The first image in Otsuka and Lundbeck’s new Abilify Maintena TV commercial is a close-up shot of a bipolar I patient’s hands. Her wedding ring and French-manicured nails are front and center as she rubs her hands together and then puts them over her heart.
As the camera pans up to her mouth, she talks about the out-of-control, sad person her family and friends saw before she stabilized on treatment.
The work captures her emotions and state of mind, but there’s just one catch. She’s not “real,” and her finely detailed hands and mouth—and hair, clothing, family and friends—are computer-generated.
Otsuka and Lundbeck’s campaign uses 3D computer-generated imagery (CGI) and a “stylized realism” approach to depict a bipolar I patient in the recently launched campaign, the first-ever DTC work for the monthly injectable.
The drugmakers started planning the campaign early last year. Originally, they planned a live-action shoot, but pivoted—like many companies—to the idea of creating animated work when the pandemic limited in-person options.
Unlike other companies, however, the Abilify Maintena marketers faced an added level of sensitivity in trying to reach people with bipolar I. They didn’t want to appear to take bipolar I lightly with a cartoon-type ad.
“We wanted to pick an animation style that would resonate with our patients and certainly we didn’t want to offend or minimize the illness,” April Mitchell, Otsuka’s vice president of CNS marketing, said.
So the pharmas chose three different animation styles and tested all of them with bipolar I patients.
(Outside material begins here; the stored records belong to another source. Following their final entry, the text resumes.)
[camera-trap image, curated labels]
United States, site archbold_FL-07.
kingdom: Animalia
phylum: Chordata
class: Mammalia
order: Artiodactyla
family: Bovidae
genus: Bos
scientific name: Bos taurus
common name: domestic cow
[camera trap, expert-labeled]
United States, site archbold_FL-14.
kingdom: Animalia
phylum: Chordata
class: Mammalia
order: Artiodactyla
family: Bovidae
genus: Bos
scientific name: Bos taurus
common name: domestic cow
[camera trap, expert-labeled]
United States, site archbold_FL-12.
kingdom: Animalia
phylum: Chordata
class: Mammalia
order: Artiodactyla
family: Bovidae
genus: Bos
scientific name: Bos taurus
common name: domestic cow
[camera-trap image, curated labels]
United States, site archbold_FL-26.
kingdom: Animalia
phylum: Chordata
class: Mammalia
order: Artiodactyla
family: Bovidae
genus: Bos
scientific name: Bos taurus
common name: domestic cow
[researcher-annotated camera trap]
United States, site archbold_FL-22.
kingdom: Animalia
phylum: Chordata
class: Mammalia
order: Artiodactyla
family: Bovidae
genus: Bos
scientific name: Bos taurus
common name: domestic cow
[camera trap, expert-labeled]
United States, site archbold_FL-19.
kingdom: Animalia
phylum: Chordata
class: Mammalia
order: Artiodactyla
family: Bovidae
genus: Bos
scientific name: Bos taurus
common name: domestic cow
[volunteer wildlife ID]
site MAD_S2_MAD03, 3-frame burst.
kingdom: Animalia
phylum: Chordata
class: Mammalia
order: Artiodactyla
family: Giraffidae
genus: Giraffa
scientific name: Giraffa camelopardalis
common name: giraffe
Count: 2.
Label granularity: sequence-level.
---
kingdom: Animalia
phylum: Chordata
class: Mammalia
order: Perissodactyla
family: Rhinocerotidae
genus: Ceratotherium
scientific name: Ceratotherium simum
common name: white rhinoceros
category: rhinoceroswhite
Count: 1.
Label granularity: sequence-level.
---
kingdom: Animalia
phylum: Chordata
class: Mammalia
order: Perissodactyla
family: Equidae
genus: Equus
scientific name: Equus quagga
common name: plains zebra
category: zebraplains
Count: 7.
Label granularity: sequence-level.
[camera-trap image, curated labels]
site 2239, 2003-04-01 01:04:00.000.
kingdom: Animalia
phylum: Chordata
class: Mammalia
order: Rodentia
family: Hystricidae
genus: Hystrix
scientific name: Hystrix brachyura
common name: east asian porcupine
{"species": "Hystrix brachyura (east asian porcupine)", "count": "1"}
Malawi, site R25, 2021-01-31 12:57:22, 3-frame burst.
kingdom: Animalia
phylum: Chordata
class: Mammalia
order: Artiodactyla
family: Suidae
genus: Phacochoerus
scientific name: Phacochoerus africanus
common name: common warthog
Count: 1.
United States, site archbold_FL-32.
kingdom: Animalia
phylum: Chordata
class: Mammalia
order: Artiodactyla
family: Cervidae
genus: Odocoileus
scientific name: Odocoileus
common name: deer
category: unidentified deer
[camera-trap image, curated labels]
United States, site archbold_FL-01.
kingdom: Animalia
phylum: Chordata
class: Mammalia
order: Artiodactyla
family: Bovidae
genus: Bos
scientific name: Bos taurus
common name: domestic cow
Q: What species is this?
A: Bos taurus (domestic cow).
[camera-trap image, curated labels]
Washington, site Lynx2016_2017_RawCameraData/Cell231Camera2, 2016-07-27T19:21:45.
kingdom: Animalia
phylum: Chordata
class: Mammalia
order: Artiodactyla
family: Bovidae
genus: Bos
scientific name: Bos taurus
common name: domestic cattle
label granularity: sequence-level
The CGI commercial—and accompanying print, display, search and social ads now running—was the overwhelming favorite.
One scene at the end of the video was particularly popular. Using facial coding that measures emotion through facial expressions, Otsuka and Lundbeck discovered the scene—where the hero sits with friends at a café—spiked interest among target patients who previewed the work.
Vignettes from that part of the video ad were then chosen, along with clips from other scenes that resonated well, to run on other media channels, Mitchell said. The café scene was interesting because it tested well even though, as she pointed out, fair balance notifications were shown at the bottom of the screen during it.
“What does that tell us? That even though fair balance and safety information was shared, that picture of the hero in the ad engaging with others is something that anyone wants, but certainly the patients we’re targeting found it important to them,” Mitchell said.
Abilify Maintena was first approved in 2013 to treat schizophrenia, followed by a nod in 2017 to treat bipolar I disorder. While the drug has been in that market for four years, the pharma companies saw an opportunity for targeted advertising to increase awareness of its once-monthly dosing.
The campaign is test-and-learn, and the drugmakers plan to modify the work as needed and make decisions on whether to continue its run based on its success with the target group. For now, the positive feedback after the campaign has been in market more than a month is encouraging.
Madhuri Shah, Lundbeck senior director of brand management, said, “Animated ads are becoming more popular in the pharmaceutical space, but we wanted to make sure ours was as differentiated as possible and the core emotion and core story we’re trying to tell is not lost—and that the target audience can relate to that character. And that came through.”